Faz cinco anos que a carioca Viviane Mann Rechtman, 55, vive com um terceiro rim, doado por seu marido, Felipe, 56. Com o transplante, as sessões diárias de diálise acabaram, a qualidade de vida melhorou e a vida seguiu.
A história deles seria igual a milhares de outras não fosse por algo que normalmente impediria esse final feliz: os dois eram incompatíveis.
Após algumas transfusões de sangue e três gestações, Viviane desenvolveu muitos anticorpos anti-HLA em resposta imune a essas células estrangeiras. HLA é, grosso modo, o sistema do corpo que classifica células como "próprias" ou "impróprias".
Os anticorpos anti-HLA de Viviane então atacariam e destruiriam um rim estranho -incluindo o de seu marido, como os exames apontaram.
Mas um procedimento relativamente novo, chamado dessensibilização, consegue filtrar o sangue, retirar os anticorpos "rebeldes" e permitir que o transplante seja feito mesmo nesses casos.
"A diálise me fazia muito mal, e eu tinha que fazer toda noite. Era dependente daquela máquina", conta ela, que passou pelos procedimentos -dessensibilização e depois transplante- no hospital Albert Einstein, em São Paulo. "Agora, tenho um novo rim que vale por três."
O relato de Viviane é corroborado por um novo estudo, publicado na prestigiosa revista médica "New England Journal of Medicine", que aponta que receber um rim de doador vivo e incompatível traz benefícios. É, inclusive, melhor do que ficar na fila à espera de um transplante de falecido compatível.
RIM NOVO - Órgão de uma pessoa 'incompatível' pode ser usado
Os pesquisadores comparam um grupo de pessoas que passaram pela dessensibilização e receberam um rim de doador vivo HLA-incompatível com outros dois grupos: pessoas que ficaram na fila de espera e receberam um rim de doador morto; e pessoas que também ficaram na fila, mas não receberam o órgão.

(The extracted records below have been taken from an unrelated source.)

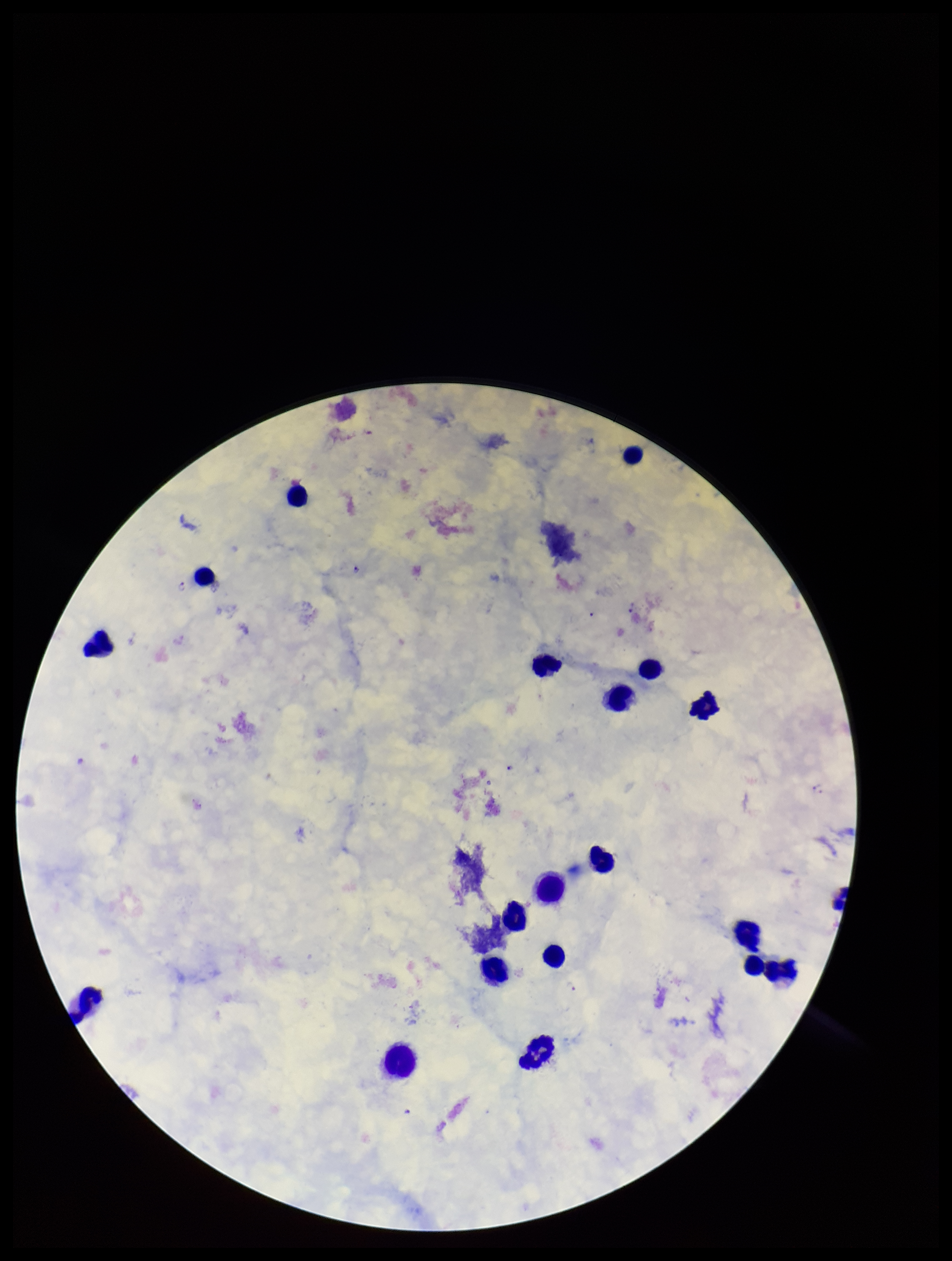
species_reported_for_this_patient: Plasmodium falciparum
patient_malaria_status: positive
leukocyte_count: 17
image_size: 952×1261 pixels
stain: Giemsa
field_of_view: one from this slide
capture: smartphone photograph through the microscope eyepiece
preparation: thick blood smear
parasite_count: 3
plasmodium_parasites: identified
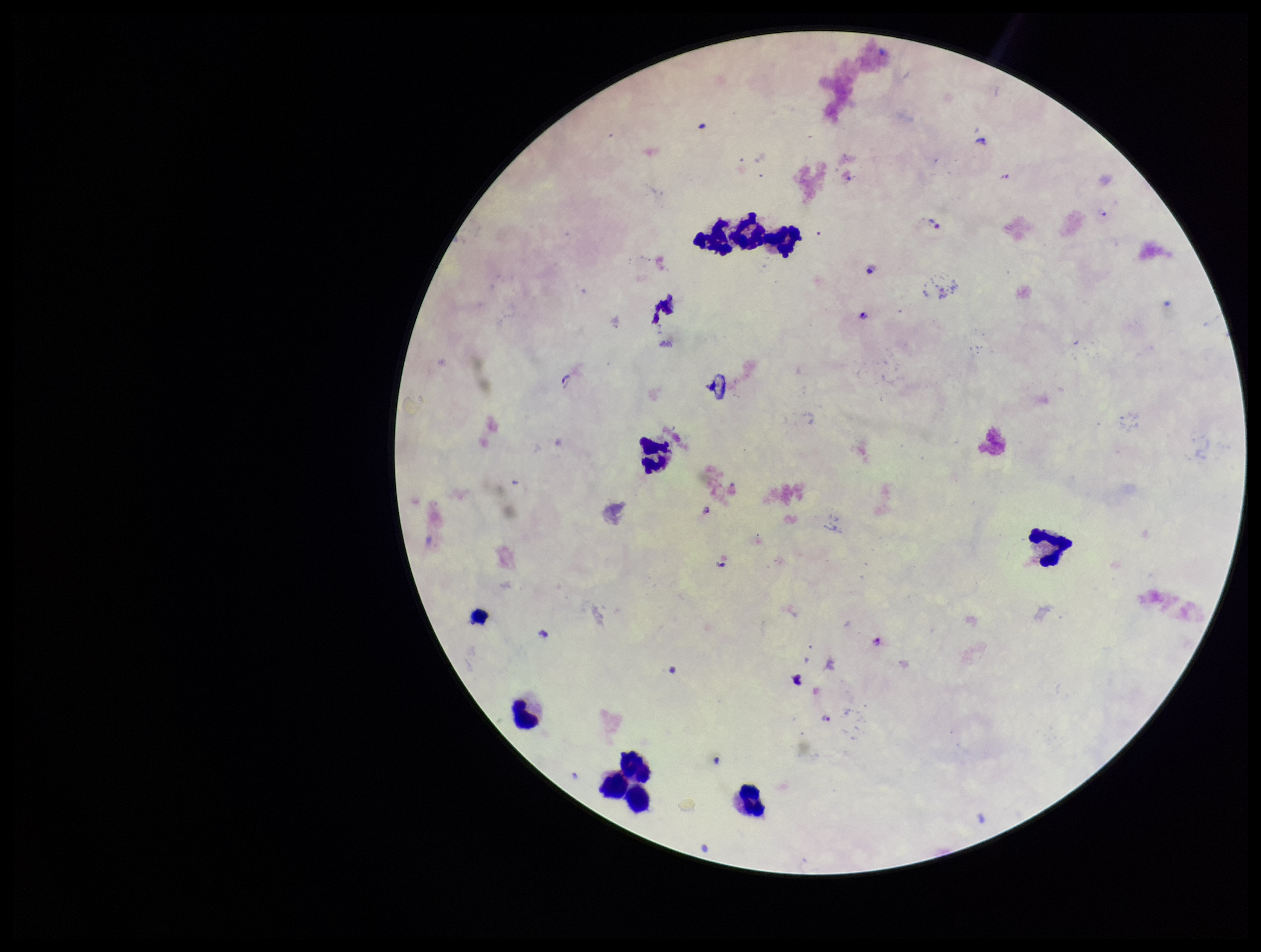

A sobrevida do primeiro grupo em comparação com o segundo foi 13,6% maior depois de oito anos. Em relação ao terceiro grupo, a sobrevida foi 36,6% maior.
VALE A PENA?
A ideia do estudo, segundo os autores, era avaliar se havia benefício em termos de sobrevida para compensar passar por todo o processo.
"Eles mostram que se você pega esse paciente, faz a dessensibilização, que é um procedimento muito pesado, e transplanta o rim, ele vai melhor do que quem fica aguardando", diz Alvaro Pacheco e Silva Filho, coordenador do programa de transplante renal do Einstein.
Se não fossem retirados, os anticorpos destruiriam rápido o rim transplantado, diz ele. "A dessensibilização muda totalmente a história."
PERFIL
No Einstein, cerca de 20 pacientes já passaram por esses procedimentos. Estima-se que entre 10% e 20% dos pacientes que precisam de um rim se encaixariam no programa por terem anticorpos contra a maioria da população, ou contra o único doador possível.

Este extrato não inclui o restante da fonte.